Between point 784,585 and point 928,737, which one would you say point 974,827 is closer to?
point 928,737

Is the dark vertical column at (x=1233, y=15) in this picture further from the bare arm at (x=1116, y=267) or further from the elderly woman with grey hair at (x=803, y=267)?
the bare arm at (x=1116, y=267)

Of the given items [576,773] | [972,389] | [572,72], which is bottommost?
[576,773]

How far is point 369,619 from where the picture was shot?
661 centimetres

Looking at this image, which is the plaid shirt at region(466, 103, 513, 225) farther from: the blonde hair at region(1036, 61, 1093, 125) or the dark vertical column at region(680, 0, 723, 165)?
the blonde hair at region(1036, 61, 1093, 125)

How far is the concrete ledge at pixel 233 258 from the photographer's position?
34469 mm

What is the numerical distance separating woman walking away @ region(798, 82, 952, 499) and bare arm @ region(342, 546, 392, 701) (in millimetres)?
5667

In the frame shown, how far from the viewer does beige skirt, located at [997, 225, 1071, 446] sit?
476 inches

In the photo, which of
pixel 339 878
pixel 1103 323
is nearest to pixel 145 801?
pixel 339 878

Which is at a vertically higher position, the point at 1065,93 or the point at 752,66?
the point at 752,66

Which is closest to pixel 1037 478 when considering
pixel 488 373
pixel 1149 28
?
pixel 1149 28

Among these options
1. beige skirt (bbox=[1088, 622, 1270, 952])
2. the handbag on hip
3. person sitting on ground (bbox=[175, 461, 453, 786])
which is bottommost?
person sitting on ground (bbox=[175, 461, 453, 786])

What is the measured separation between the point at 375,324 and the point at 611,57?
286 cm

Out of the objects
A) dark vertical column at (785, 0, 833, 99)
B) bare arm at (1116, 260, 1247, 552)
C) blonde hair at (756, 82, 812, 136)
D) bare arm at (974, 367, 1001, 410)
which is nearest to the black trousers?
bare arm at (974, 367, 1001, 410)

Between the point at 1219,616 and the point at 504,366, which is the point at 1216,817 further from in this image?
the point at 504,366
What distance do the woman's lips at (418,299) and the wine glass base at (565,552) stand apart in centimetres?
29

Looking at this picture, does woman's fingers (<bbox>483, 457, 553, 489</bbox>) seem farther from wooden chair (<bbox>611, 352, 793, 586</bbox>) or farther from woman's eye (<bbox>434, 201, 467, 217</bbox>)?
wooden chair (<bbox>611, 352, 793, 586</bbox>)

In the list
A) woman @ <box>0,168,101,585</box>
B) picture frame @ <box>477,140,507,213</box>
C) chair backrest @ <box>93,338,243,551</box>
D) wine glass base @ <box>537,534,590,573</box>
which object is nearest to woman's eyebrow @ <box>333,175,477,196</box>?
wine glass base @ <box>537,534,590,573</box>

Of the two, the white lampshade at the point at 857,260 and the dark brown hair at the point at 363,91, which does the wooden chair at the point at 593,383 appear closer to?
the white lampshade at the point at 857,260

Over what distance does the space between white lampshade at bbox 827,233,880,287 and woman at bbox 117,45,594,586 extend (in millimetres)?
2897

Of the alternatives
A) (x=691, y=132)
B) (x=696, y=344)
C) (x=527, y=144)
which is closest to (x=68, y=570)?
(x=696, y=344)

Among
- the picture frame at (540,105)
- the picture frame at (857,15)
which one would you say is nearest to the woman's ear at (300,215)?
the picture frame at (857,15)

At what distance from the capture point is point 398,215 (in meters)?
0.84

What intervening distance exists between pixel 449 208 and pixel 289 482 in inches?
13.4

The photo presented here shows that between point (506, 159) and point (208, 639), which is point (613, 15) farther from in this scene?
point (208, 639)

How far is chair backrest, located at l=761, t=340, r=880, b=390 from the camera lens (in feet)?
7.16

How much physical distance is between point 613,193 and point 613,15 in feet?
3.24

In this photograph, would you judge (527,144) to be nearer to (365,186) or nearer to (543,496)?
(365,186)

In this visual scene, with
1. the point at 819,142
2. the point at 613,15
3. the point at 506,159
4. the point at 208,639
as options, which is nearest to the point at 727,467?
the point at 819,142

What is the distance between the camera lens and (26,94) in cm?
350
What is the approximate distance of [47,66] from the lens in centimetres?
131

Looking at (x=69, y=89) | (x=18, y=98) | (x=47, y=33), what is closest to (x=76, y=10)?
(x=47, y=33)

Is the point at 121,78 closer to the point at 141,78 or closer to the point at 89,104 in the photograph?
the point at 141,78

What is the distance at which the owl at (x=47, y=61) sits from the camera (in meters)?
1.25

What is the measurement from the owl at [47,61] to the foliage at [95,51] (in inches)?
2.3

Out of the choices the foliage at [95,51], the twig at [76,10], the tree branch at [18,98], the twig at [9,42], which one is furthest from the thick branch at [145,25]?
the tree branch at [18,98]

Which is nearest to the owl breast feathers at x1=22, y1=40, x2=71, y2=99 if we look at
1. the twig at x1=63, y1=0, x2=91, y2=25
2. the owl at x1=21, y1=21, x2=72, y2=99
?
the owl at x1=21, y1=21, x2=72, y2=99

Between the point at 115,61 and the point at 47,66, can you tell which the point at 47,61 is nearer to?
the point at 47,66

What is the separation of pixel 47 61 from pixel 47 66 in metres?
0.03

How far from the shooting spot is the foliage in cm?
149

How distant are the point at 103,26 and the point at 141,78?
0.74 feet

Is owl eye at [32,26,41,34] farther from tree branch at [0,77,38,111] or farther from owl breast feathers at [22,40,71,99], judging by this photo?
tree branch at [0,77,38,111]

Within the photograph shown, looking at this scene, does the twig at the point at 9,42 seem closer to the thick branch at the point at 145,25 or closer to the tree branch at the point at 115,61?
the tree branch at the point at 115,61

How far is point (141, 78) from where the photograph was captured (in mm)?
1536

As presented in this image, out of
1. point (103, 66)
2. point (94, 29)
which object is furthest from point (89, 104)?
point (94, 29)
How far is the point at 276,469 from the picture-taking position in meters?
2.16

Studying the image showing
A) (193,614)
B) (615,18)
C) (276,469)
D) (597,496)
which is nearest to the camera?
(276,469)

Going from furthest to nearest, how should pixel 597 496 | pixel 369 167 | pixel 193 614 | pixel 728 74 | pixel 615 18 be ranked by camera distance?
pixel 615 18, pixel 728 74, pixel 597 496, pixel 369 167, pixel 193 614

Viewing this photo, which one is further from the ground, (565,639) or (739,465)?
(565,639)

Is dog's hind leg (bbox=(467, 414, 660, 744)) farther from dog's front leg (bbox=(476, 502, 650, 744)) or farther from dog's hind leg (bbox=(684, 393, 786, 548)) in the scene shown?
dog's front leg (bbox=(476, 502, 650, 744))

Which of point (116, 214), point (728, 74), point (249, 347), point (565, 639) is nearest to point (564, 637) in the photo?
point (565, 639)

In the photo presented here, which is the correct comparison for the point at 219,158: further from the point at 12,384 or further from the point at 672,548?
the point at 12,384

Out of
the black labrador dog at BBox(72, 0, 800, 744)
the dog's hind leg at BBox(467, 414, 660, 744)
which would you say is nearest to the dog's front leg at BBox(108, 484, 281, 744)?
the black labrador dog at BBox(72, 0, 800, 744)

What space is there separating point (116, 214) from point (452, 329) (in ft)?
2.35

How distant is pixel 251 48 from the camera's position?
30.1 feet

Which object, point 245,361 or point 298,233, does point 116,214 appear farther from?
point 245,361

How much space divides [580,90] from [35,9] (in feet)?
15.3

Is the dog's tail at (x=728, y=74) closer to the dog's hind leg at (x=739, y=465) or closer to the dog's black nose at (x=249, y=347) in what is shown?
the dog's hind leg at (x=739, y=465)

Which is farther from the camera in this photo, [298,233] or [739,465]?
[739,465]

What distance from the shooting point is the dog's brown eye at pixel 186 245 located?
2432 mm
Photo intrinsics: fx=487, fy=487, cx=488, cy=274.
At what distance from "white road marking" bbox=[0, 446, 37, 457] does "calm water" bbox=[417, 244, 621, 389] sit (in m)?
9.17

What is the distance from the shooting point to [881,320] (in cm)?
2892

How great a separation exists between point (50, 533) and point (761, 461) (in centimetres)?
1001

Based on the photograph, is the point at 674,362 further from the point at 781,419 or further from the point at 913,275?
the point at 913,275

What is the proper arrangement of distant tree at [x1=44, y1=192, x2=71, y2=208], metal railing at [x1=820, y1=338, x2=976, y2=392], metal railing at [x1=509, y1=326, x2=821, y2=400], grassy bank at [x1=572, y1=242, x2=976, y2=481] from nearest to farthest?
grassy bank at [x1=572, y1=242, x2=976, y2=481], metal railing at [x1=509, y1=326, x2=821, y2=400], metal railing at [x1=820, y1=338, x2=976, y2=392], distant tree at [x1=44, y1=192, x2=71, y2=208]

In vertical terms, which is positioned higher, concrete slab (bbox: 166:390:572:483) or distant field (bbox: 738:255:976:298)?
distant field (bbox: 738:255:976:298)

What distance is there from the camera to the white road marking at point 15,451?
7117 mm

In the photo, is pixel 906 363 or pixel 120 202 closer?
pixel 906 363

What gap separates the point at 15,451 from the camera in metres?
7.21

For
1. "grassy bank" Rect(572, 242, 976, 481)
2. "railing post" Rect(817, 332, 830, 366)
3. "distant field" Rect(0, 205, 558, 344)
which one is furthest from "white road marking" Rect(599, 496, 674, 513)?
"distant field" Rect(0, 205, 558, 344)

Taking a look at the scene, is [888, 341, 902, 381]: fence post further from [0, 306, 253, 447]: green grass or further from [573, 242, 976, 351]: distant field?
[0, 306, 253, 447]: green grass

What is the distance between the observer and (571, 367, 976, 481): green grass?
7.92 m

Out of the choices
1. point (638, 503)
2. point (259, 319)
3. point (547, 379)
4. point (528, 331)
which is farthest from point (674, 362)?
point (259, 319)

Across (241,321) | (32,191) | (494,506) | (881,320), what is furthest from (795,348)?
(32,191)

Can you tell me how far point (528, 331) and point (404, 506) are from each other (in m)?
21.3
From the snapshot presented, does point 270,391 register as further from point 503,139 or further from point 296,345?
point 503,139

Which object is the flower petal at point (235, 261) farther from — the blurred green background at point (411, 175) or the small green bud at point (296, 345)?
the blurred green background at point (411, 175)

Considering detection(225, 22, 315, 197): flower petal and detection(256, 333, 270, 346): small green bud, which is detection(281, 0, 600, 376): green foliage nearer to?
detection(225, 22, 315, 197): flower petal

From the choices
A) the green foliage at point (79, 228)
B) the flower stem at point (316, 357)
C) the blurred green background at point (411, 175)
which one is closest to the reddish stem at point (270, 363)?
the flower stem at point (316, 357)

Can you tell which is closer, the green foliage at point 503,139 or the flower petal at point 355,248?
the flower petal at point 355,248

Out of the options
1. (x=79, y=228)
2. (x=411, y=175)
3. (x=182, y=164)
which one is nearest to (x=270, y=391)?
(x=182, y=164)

——————

**Stated problem**
Copy out the lines starting at the one containing "What is the distance between the observer" and ending with the last line of the entries. Include nothing else.

**Right answer**
What is the distance between the observer and (571, 367, 976, 481): green grass?
7.92 m

Out of the choices
1. point (638, 503)
2. point (259, 319)
3. point (547, 379)
4. point (528, 331)
which is farthest from point (674, 362)?
point (259, 319)

Across (241,321) | (32,191) | (494,506) | (881,320), what is furthest from (795,348)?
(32,191)

Can you tell me how far point (528, 331) and point (404, 506) are from each other (in m)?
21.3
From the snapshot presented, does point 270,391 register as further from point 503,139 or further from point 296,345?
point 503,139

Which object is the flower petal at point (235, 261) farther from — the blurred green background at point (411, 175) or the small green bud at point (296, 345)?
the blurred green background at point (411, 175)

Considering detection(225, 22, 315, 197): flower petal and detection(256, 333, 270, 346): small green bud, which is detection(281, 0, 600, 376): green foliage nearer to?
detection(225, 22, 315, 197): flower petal

From the choices
A) the green foliage at point (79, 228)
B) the flower stem at point (316, 357)
C) the blurred green background at point (411, 175)
which one is closest to the reddish stem at point (270, 363)?
the flower stem at point (316, 357)

Can you tell which is closer, the green foliage at point 503,139 or the flower petal at point 355,248?
the flower petal at point 355,248

Out of the options
1. (x=79, y=228)
2. (x=411, y=175)
3. (x=182, y=164)
which one is nearest to (x=270, y=391)?
(x=182, y=164)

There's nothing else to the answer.